TASK DIRECTIONS:
Could you retype exactly the lines below between the one holding "MOSCOU, RUSSIE - 6" and the one holding "Polly Pocket Disney", inclusive, leaving out any pictures?

MATERIAL PROVIDED:
_ _ _ _ _ _ _
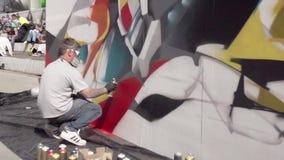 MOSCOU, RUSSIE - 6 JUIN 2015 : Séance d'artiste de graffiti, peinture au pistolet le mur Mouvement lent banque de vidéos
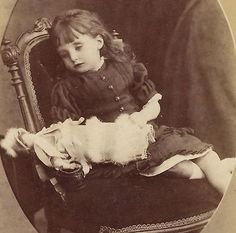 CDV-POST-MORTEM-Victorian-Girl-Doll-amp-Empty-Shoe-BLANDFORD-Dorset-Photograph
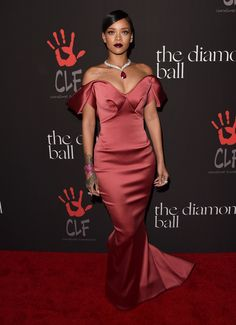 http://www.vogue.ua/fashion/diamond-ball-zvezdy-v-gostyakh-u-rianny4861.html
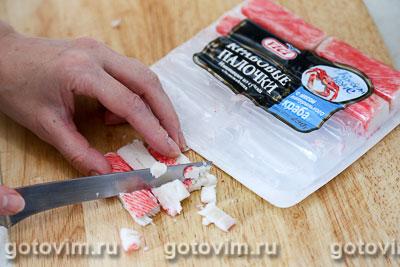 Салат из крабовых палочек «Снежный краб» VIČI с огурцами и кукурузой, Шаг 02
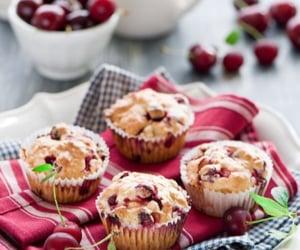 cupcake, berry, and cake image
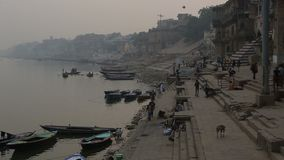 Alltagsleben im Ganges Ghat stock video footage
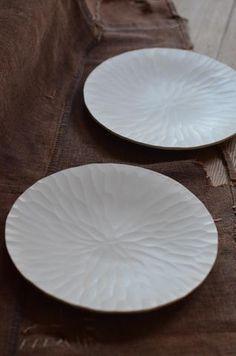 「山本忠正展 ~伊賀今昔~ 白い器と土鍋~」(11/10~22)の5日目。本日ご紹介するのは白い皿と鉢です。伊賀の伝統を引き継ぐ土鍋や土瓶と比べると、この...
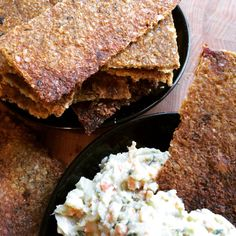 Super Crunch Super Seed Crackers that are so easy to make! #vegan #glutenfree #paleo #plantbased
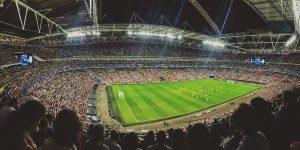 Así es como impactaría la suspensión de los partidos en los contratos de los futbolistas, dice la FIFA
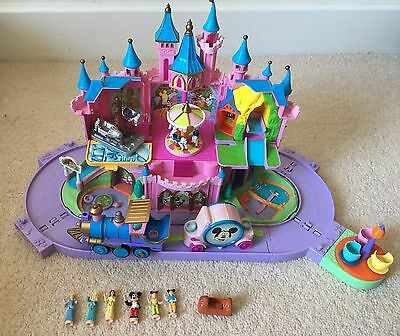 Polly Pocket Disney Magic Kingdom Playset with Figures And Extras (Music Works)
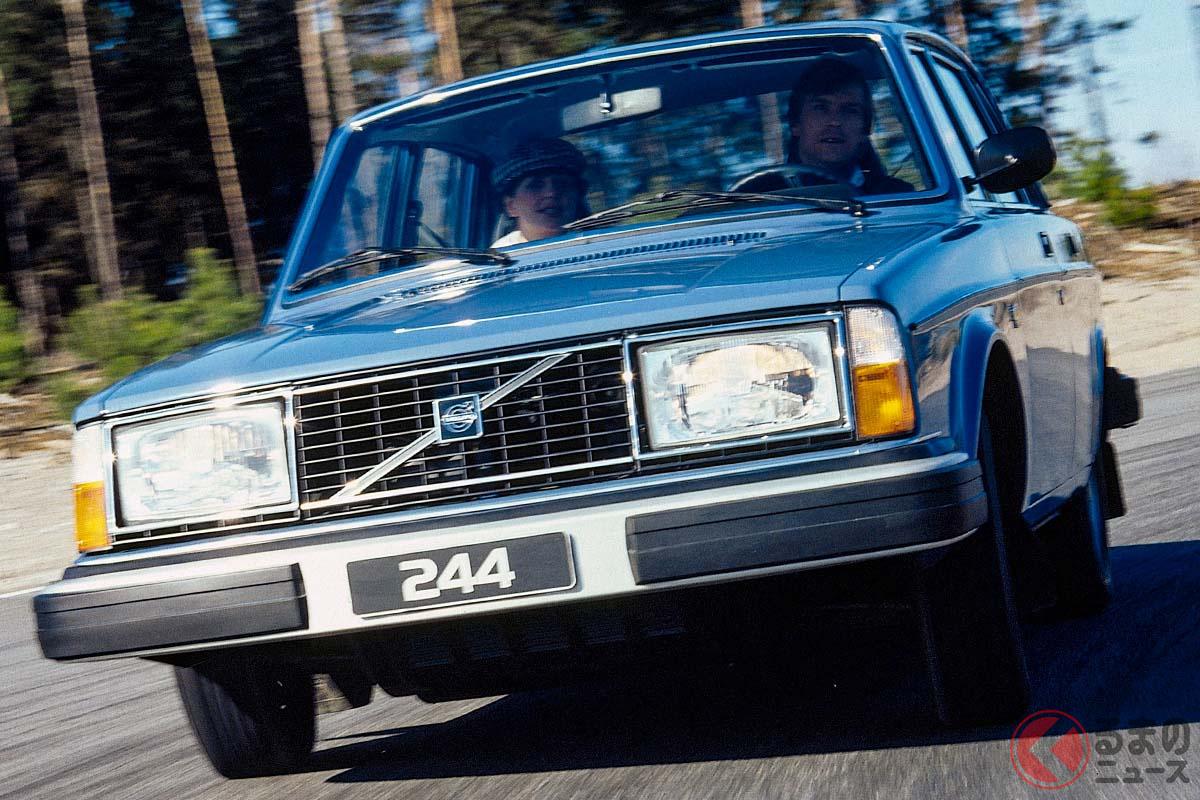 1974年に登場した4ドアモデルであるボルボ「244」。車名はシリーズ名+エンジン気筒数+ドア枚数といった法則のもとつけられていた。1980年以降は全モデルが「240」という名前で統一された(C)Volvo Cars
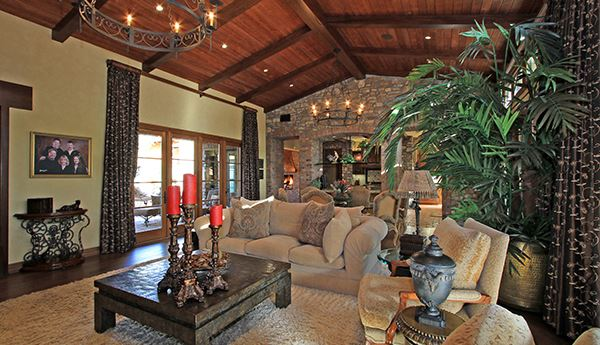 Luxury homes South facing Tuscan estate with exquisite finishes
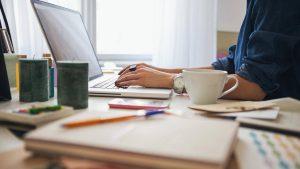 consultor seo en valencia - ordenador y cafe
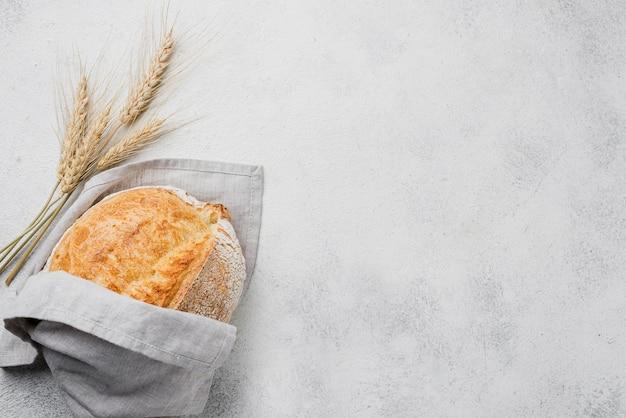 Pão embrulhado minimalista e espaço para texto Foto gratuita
_ _ _ _ _ _ _
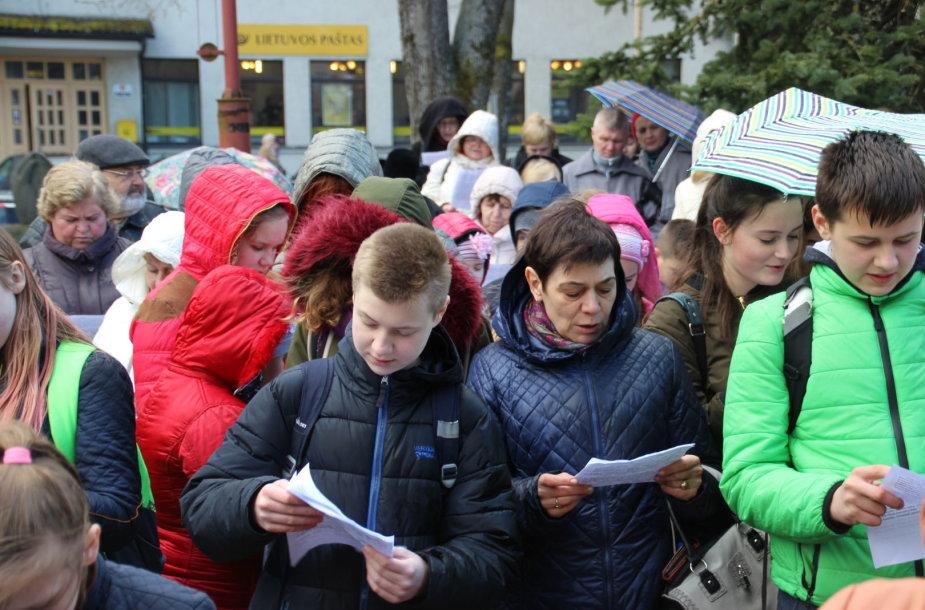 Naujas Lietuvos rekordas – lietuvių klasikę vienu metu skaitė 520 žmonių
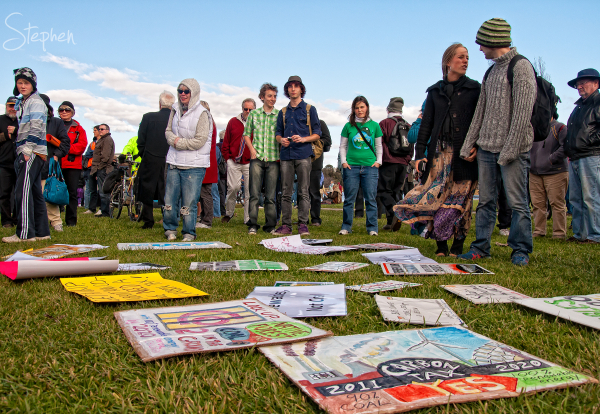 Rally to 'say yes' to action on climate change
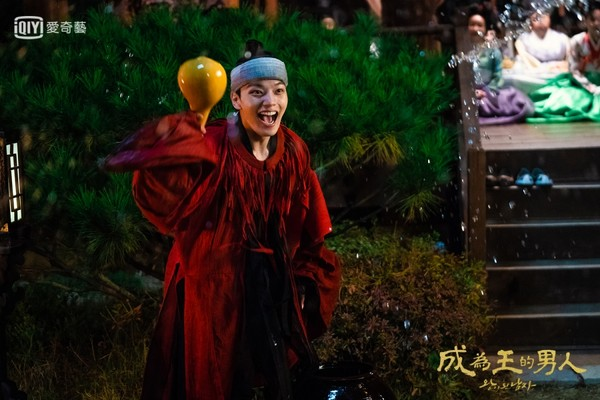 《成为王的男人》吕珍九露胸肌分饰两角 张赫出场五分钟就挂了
_ _ _ _ _ _ _
EXPECTED ANSWER:
 MOSCOU, RUSSIE - 6 JUIN 2015 : Séance d'artiste de graffiti, peinture au pistolet le mur Mouvement lent banque de vidéos
 CDV-POST-MORTEM-Victorian-Girl-Doll-amp-Empty-Shoe-BLANDFORD-Dorset-Photograph
 http://www.vogue.ua/fashion/diamond-ball-zvezdy-v-gostyakh-u-rianny4861.html
 Салат из крабовых палочек «Снежный краб» VIČI с огурцами и кукурузой, Шаг 02
 cupcake, berry, and cake image
 Alltagsleben im Ganges Ghat stock video footage
 「山本忠正展 ~伊賀今昔~ 白い器と土鍋~」(11/10~22)の5日目。本日ご紹介するのは白い皿と鉢です。伊賀の伝統を引き継ぐ土鍋や土瓶と比べると、この...
 Super Crunch Super Seed Crackers that are so easy to make! #vegan #glutenfree #paleo #plantbased
 Así es como impactaría la suspensión de los partidos en los contratos de los futbolistas, dice la FIFA
 Polly Pocket Disney Magic Kingdom Playset with Figures And Extras (Music Works)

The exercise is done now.